> **EXTRAIT DU DOCUMENT**
La désignation de Ségolène Royal comme « présidentiable » s’inscrit il est vrai dans un contexte international de récente « visibilisation » des femmes politiques à la tête de différents Etats. Les médias internationaux ne s’y trompent pas, qui égrainent la liste des « Ségolène, Sonia, Angela, Condoleeza, Hillary, Michelle et autres Ellen ou Tarja » [5] . Cette arrivée au pouvoir des femmes, certes relative, est néanmoins remarquable et remarquée. Se trouve désormais posée avec pertinence la question du potentiel renouvellement de l’ethos des « hommes politiques » par cette nouvelle génération de femmes publiques, modifiant par leur nombre mais aussi par leur trajectoire et leur diversité, l’image laissée par les rares pionnières Margaret Thatcher, Golda Meir ou Indira Gandhi, puis Benazir Bhutto, Tansu Ciller ou Edith Cresson.
Dans le cas français, nul doute également que les débats de la fin des années 1990 de la parité - mais aussi autour du Pacs - ont changé radicalement le statut des questions de genre et de sexualité : elles ont été desserrées de l’intime et du privé pour être désormais débattues en public [6] . Le contexte international, le contexte paritaire français et plus généralement la politisation des identités sexuelles, viennent donc bouleverser le jeu de l’élection présidentielle et coïncident pour faire du rapport de genre une arme omniprésente de la campagne.
Il y a quelques mois, il était à peu près évident pour tout le monde que l’élection présidentielle se jouerait « entre hommes ». Journalistes people ou politiques commençaient à se mettre en pilote automatique, à l’image d’Alain Duhamel qui dans ses Prétendants, parus en janvier 2006, oubliait purement et simplement Ségolène Royal.
L’investiture de Ségolène Royal a bouleversé cette donne. Depuis les élections régionales de 2004, elle construit un ethos politique inédit, qui non seulement perturbe la non-mixité des plus hautes sphères de l’Etat, mais renouvelle en profondeur le jeu des stéréotypes qui collent à la peau des femmes en politique. De ce point de vue, Ségolène Royal réalise un tour de force, dans la mesure où elle est parvenue en deux ans à sortir d’une situation totalement aporétique, celle constituée par une figure jusqu’ici oxymorique : la « Femme politique ».

> **DONNÉES FOURNIES**
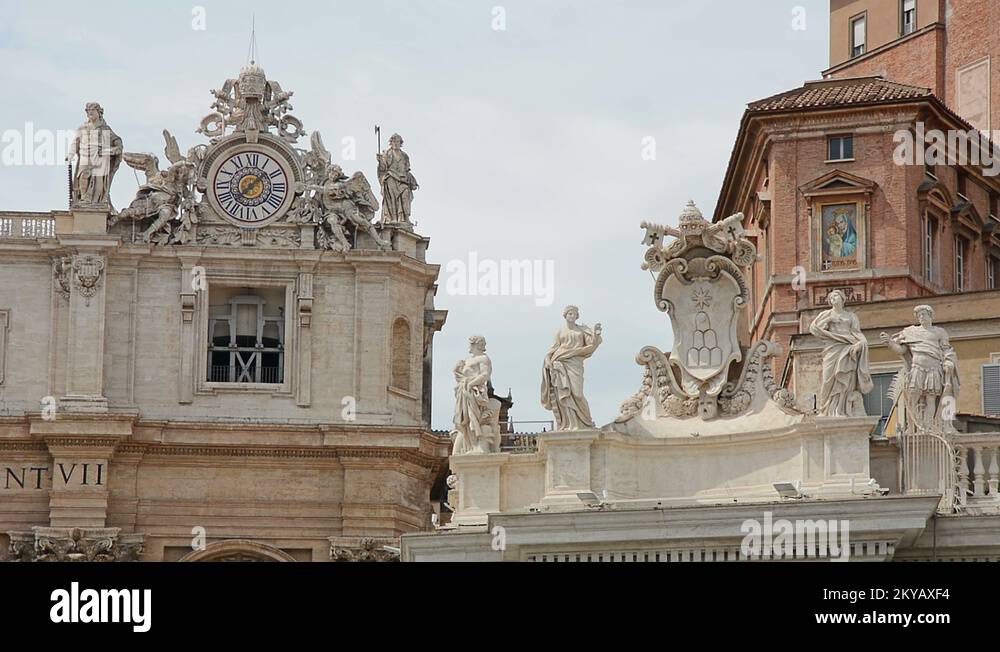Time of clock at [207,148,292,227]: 1:36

> **CONSIGNES**
**A)** D'après l'extrait, à quelle date l'ouvrage Prétendants d'Alain Duhamel a-t-il paru ?
**B)** Modifiez le passage de l'extrait allant de « Dans le cas » jusqu'à « de la campagne. » en y remplaçant « radicalement » par « profondément ».
Les données n'ont aucun lien avec l'extrait.

> **RÉSULTATS ATTENDUS**
**A)** En janvier 2006.

**B)**
Dans le cas français, nul doute également que les débats de la fin des années 1990 de la parité - mais aussi autour du Pacs - ont changé profondément le statut des questions de genre et de sexualité : elles ont été desserrées de l’intime et du privé pour être désormais débattues en public [6] . Le contexte international, le contexte paritaire français et plus généralement la politisation des identités sexuelles, viennent donc bouleverser le jeu de l’élection présidentielle et coïncident pour faire du rapport de genre une arme omniprésente de la campagne.